# [MATERIAL FOR THIS TASK]

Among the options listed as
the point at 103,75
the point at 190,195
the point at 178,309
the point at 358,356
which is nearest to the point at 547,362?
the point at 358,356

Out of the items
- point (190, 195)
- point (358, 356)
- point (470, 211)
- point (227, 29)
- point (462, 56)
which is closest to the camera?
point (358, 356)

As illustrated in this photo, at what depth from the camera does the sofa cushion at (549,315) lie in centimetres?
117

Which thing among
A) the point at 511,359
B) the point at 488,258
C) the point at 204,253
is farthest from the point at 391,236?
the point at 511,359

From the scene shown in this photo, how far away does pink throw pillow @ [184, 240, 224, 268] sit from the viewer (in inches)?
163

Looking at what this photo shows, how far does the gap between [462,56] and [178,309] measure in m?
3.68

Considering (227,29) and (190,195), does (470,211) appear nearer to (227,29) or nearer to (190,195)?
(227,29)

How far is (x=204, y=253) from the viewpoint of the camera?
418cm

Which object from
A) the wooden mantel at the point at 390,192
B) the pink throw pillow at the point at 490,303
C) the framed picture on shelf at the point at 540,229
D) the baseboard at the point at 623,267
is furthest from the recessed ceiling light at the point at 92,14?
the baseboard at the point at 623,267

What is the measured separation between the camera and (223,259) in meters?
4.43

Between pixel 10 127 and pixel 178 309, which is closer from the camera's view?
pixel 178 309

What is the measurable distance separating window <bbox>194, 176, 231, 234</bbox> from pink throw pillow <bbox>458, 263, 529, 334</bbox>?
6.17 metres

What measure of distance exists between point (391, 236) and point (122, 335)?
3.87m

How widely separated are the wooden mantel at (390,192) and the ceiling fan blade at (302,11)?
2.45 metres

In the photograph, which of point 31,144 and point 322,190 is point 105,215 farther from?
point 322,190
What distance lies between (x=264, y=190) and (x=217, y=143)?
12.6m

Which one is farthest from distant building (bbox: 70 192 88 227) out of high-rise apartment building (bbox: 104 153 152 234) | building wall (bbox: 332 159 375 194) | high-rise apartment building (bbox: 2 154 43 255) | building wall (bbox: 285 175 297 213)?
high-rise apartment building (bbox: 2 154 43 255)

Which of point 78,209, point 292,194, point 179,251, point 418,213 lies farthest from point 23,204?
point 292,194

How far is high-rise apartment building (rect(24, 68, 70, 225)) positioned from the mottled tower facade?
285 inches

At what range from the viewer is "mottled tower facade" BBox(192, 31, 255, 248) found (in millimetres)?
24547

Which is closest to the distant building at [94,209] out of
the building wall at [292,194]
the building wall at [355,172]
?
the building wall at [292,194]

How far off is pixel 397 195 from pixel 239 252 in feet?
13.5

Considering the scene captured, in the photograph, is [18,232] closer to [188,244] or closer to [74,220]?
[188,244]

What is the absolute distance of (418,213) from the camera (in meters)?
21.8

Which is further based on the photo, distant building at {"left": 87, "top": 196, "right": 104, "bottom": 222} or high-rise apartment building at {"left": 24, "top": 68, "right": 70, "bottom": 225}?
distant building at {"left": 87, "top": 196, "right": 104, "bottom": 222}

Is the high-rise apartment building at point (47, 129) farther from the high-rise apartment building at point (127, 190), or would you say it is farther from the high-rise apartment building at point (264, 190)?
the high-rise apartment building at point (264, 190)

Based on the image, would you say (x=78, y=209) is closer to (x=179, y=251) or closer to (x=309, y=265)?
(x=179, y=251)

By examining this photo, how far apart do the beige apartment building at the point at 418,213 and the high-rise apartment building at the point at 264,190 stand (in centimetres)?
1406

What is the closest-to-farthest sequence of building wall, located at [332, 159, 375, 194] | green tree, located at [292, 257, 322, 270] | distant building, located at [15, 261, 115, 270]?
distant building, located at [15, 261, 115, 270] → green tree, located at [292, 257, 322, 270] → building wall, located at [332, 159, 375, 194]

# [WHAT THE TASK ASKS]
Copy out all of the material above, swapping every "pink throw pillow" for "pink cushion" and changing nothing else.

# [REPLY]
Among the options listed as
the point at 103,75
the point at 190,195
the point at 178,309
the point at 358,356
which is nearest to the point at 547,362?
the point at 358,356

Out of the items
- point (190, 195)
- point (358, 356)
- point (470, 211)
- point (227, 29)
- point (462, 56)
which is closest to the camera?
point (358, 356)

As illustrated in this photo, at what depth from the camera does the sofa cushion at (549,315) lie in centimetres?
117

Which thing among
A) the point at 511,359
B) the point at 488,258
C) the point at 204,253
is farthest from the point at 391,236?
the point at 511,359

From the scene shown in this photo, how far away does pink cushion @ [184, 240, 224, 268] sit from the viewer (in inches)?
163

Looking at what this photo shows, how far does the gap between [462,56] and [178,309] measure in m?
3.68

Considering (227,29) and (190,195), does (470,211) appear nearer to (227,29) or nearer to (190,195)?
(227,29)

How far is (x=204, y=253) from the viewpoint of the camera?
418cm

Which object from
A) the wooden mantel at the point at 390,192
B) the pink cushion at the point at 490,303
C) the framed picture on shelf at the point at 540,229
D) the baseboard at the point at 623,267
is furthest from the recessed ceiling light at the point at 92,14?
the baseboard at the point at 623,267

What is the measured separation between the camera and (223,259) in meters?
4.43

Between pixel 10 127 and pixel 178 309, which is closer from the camera's view?
pixel 178 309

What is the measurable distance separating window <bbox>194, 176, 231, 234</bbox> from pink cushion <bbox>458, 263, 529, 334</bbox>?
6.17 metres

What measure of distance exists between point (391, 236) and point (122, 335)?
3.87m

How widely separated are the wooden mantel at (390,192) and the ceiling fan blade at (302,11)?
2.45 metres

In the photograph, which of point 31,144 and point 322,190 is point 105,215 farther from?
point 322,190
What distance lies between (x=264, y=190) and (x=217, y=143)?
12.6m

Which one is farthest from distant building (bbox: 70 192 88 227) out of high-rise apartment building (bbox: 104 153 152 234) | building wall (bbox: 332 159 375 194) | high-rise apartment building (bbox: 2 154 43 255) | building wall (bbox: 285 175 297 213)?
high-rise apartment building (bbox: 2 154 43 255)

Which of point 78,209, point 292,194, point 179,251, point 418,213 lies farthest from point 23,204?
point 292,194

How far is high-rise apartment building (rect(24, 68, 70, 225)) positioned from the mottled tower facade?
285 inches

At what range from the viewer is "mottled tower facade" BBox(192, 31, 255, 248) found (in millimetres)?
24547

Which is closest to the distant building at [94,209] out of
the building wall at [292,194]
the building wall at [355,172]
?
the building wall at [292,194]

How far off is pixel 397 195 from pixel 239 252 in feet?
13.5

Considering the scene captured, in the photograph, is [18,232] closer to [188,244] or closer to [74,220]?
[188,244]

What is the absolute distance of (418,213) from the camera (in meters)?
21.8

Which is further based on the photo, distant building at {"left": 87, "top": 196, "right": 104, "bottom": 222} or high-rise apartment building at {"left": 24, "top": 68, "right": 70, "bottom": 225}?
distant building at {"left": 87, "top": 196, "right": 104, "bottom": 222}

Is the high-rise apartment building at point (47, 129) farther from the high-rise apartment building at point (127, 190), or would you say it is farther from the high-rise apartment building at point (264, 190)?
the high-rise apartment building at point (264, 190)

Based on the image, would you say (x=78, y=209) is closer to (x=179, y=251) or closer to (x=309, y=265)?
(x=179, y=251)

By examining this photo, how far apart do the beige apartment building at the point at 418,213 and the high-rise apartment building at the point at 264,190 stand (in centimetres)?
1406

What is the closest-to-farthest sequence of building wall, located at [332, 159, 375, 194] | green tree, located at [292, 257, 322, 270] | distant building, located at [15, 261, 115, 270]?
distant building, located at [15, 261, 115, 270] → green tree, located at [292, 257, 322, 270] → building wall, located at [332, 159, 375, 194]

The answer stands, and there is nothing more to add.